WHAT THE TASK ASKS> Retype the entries starting with the line that contains "Approximately how far" and going on through the line that contains "3.67 meters", with both of those lines included.

******************************

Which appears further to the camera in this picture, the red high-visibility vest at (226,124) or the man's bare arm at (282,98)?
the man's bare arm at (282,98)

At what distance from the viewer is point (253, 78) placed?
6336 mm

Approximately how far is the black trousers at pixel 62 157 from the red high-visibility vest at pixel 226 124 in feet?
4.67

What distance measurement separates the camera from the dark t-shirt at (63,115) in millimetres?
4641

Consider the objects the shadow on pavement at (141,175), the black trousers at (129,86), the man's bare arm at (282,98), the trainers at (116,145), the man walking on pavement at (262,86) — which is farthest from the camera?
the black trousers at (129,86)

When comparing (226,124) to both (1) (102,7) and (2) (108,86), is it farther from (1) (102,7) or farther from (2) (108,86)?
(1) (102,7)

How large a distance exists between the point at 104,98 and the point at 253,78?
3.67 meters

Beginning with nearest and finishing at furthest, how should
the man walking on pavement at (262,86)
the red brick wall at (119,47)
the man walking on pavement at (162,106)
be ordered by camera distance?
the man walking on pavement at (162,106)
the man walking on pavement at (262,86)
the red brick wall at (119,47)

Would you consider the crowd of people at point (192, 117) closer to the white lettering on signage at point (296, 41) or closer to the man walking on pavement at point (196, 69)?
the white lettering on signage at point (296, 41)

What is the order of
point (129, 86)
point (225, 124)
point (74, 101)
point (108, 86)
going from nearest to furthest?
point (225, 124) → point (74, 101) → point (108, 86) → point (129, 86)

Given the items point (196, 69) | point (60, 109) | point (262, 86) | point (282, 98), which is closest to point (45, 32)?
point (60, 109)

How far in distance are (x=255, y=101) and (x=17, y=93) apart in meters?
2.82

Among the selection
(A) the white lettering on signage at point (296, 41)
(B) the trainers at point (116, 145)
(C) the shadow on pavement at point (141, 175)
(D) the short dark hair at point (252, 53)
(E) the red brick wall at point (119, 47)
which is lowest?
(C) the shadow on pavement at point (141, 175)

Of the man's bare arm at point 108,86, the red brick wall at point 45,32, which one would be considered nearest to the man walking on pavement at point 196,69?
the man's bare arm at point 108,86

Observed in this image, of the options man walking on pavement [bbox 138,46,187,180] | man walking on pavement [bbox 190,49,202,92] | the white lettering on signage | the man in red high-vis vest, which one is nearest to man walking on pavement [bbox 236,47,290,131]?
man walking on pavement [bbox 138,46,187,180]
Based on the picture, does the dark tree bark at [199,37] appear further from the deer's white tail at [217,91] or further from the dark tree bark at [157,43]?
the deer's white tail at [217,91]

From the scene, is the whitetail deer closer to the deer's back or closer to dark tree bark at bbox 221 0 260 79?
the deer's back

******************************

RIGHT ANSWER>
Approximately how far is the black trousers at pixel 62 157 from the red high-visibility vest at pixel 226 124 in feet?
4.67

What distance measurement separates the camera from the dark t-shirt at (63,115) in millimetres?
4641

Consider the objects the shadow on pavement at (141,175), the black trousers at (129,86), the man's bare arm at (282,98), the trainers at (116,145), the man walking on pavement at (262,86) — which is farthest from the camera?
the black trousers at (129,86)

When comparing (226,124) to both (1) (102,7) and (2) (108,86), is it farther from (1) (102,7) or farther from (2) (108,86)?
(1) (102,7)

How large a distance exists between the point at 104,98 and the point at 253,78?
3.67 meters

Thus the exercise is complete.